Knitwear: I have 16 active pieces in this category, including all the thin merino knits, cashmere, and vintage thermals I could possibly want (at least for now). But I’ve been craving some heftier, textured sweaters as part of this mix and am patiently waiting to come across the right ones.
Outerwear: I’m always tempted by light jackets, but the in-between seasons are so short here that I really don’t need anymore. A big ticket purchase I’m considering for 2025 is a polished wool coat—one that fits well and is actually warm enough for Canadian winter.
Shoes: While I’m good in the realm of hardy, practical shoes (my Keen Howsers racked up 154 wears last year), I would love to find a pair of “fun” shoes that could be worn across seasons (unfortunately the orange flats I bought are not compatible with frost). I’m also on the lookout for a pair of secondhand rubber rain loafers so I can stomp through spring puddles in style.
Let’s be honest, there are very few functional gaps in my closet. My main drivers for acquiring clothes these days are 1) to explore new styling ideas or make an envisioned outfit come to life, and 2) to own an object I find beautiful. Given that I already possess what I need to get through the next 300-something days, what I’m really after are wardrobe enhancers: a handful of things that intrigue me, while being practical and wearable for my humble life. In 2025, I am open to exploring the depths and edges of my style through thoughtful acquisitions, as long as it’s enjoyable and creatively stimulating—not bringing upon shame or making me overwhelmed.
What I’m Looking Forward to in 2025
These aren’t my style goals per se, but I’m excited about:
Creating a work-from-office uniform that’s distinct from mothering-at-home—taking the opportunity to wear skirts, dresses, silks, and more polished pieces.
Wearing cute, non-nursing-friendly tops next summer. Goodbye sweaty pads!
Taking style inspiration from my child. For example, I never thought orange suited me but I love it on her (we share the same complexion). Using her as a mirror has been opening my eyes to new possibilities.
Exploring sewing and knitting again.
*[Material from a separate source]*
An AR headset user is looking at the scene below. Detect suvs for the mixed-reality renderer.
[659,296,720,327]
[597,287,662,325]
I’m not going to pressure myself with any lofty ideas, but I’d love to try making a knitted hood as my winter hibernation project, and maybe embroider some of my (and my daughter’s) clothes.
Playing around with outfit-making and travel wardrobe planning on Indyx.
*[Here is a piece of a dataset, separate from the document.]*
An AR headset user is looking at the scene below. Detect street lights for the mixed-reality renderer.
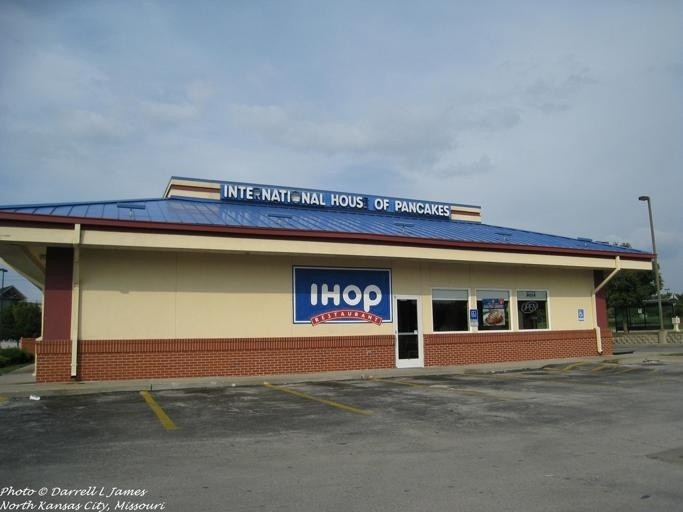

And, of course, continuing to document my relationship to my clothes, exploring my sartorial interests, and interrogating my shopping desires through writing on Substack. I’ve got more drafts and 30-Wears Collection candidates than I have time to execute, but I’ll do my best!
"I’m ready to embark on my own path of conscious consumerism, one that is open to spontaneous detours because it’s being driven by a strong inner compass." This is a great way to put it! Thanks for the mention :)
And I can def see the appeal of that cardi — love the angles on the collar, oversized buttons (are they mother of pearl?? because that would win me over instantly :x ), tonally versatile color, cropped-ish sleeves... fab find indeed!
While on maternity leave, I found re-discovered my spark by sewing oddball stuffed animals from scrap bits of fabric.